The 30 year industry veteran, who helped make Dune, Command & Conquer and Blade Runner, kicked off the Develop’s Evolve Conference with his keynote focusing on the how social networks like Facebook are disrupting how people discover and play games, and how every other games publisher will need to embrace the model, and not ignore it because of the type of game that uses it.
“I see the game, I click, I play, I find, I sometimes have no choice but to share, I play for free, but if I want to shortcut I can pay. That fits the exact model. We have seen the online games disruption. We discounted them because of the type of activity like Farmville. If it had been Call of Duty, we’d have paid attention.”

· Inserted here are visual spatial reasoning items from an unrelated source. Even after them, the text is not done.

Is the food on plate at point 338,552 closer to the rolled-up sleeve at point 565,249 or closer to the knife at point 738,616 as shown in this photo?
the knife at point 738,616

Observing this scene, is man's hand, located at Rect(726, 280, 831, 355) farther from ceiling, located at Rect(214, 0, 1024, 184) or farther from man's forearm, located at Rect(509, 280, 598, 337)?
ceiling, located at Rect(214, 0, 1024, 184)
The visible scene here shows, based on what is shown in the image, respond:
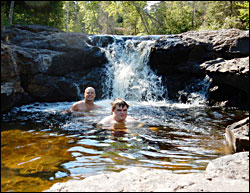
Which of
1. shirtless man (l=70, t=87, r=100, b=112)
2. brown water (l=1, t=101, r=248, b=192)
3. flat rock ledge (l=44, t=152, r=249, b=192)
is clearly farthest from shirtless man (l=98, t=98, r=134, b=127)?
flat rock ledge (l=44, t=152, r=249, b=192)

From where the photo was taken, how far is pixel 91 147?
408cm

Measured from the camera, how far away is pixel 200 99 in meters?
10.4

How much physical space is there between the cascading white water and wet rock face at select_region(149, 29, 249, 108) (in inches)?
17.4

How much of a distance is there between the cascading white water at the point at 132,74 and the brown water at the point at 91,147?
453 centimetres

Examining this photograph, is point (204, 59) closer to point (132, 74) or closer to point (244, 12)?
point (132, 74)

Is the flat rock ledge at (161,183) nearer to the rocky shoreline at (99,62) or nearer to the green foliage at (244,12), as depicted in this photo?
the rocky shoreline at (99,62)

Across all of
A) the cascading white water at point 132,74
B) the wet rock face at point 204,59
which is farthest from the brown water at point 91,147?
the cascading white water at point 132,74

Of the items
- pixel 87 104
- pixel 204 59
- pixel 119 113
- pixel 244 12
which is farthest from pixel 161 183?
pixel 244 12

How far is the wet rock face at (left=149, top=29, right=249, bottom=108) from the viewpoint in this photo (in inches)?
375

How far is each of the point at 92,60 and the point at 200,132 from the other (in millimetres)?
7306

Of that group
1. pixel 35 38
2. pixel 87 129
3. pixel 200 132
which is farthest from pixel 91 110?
pixel 35 38

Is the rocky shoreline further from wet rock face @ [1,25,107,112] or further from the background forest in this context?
the background forest

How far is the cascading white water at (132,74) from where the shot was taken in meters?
11.3

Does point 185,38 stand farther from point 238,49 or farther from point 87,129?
point 87,129
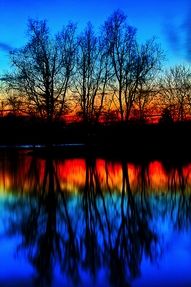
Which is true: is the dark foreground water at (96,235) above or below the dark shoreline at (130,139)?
below

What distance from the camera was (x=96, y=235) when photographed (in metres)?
9.08

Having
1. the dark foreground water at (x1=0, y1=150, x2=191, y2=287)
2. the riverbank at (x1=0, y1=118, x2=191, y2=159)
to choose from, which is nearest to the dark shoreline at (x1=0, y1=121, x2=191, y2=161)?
the riverbank at (x1=0, y1=118, x2=191, y2=159)

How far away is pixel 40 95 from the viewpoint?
4344 cm

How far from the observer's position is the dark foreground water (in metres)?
6.46

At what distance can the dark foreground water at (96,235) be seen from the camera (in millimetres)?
6465

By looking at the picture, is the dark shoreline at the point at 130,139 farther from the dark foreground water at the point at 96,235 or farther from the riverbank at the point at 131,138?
the dark foreground water at the point at 96,235

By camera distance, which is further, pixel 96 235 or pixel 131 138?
pixel 131 138

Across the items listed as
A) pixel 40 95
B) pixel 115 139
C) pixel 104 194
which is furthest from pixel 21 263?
pixel 115 139

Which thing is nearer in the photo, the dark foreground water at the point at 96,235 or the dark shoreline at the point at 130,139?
the dark foreground water at the point at 96,235

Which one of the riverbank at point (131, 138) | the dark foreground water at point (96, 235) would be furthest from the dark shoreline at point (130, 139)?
the dark foreground water at point (96, 235)

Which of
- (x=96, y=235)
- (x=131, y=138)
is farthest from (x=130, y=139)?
(x=96, y=235)

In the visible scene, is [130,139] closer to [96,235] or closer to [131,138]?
[131,138]

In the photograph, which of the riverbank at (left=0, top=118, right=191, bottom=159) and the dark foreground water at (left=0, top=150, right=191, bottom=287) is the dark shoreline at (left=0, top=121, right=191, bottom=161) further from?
the dark foreground water at (left=0, top=150, right=191, bottom=287)

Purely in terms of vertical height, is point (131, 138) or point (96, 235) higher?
point (131, 138)
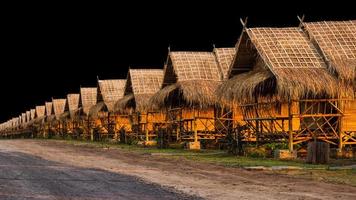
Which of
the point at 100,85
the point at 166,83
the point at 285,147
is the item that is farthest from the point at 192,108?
the point at 100,85

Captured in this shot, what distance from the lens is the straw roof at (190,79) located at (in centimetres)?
2447

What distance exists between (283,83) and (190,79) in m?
9.13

His argument is Zynga, the developers of Farmville which at its peak had over 80 million users, “they are taking all of our customers, offering something we haven’t yet.” They’ve given everyone an easy method to play their games. They don’t even need to search: there’s not one Facebook account in the world that hasn’t had a Farmville update from a friend appear unprompted.
It doesn’t matter if it’s a casual game or a 20 million dollar plus epic, according to Castle, everything is about to change. Steaming services like OnLive and Gaikai and social networks will be the only way to stop the industry heading for “disaster in the retail space”, losing revenue from the thin margins that traditional development and retail models use.
He was at pains to point out that he’s not got all the answers, but in his view this is the way the industry needs to head.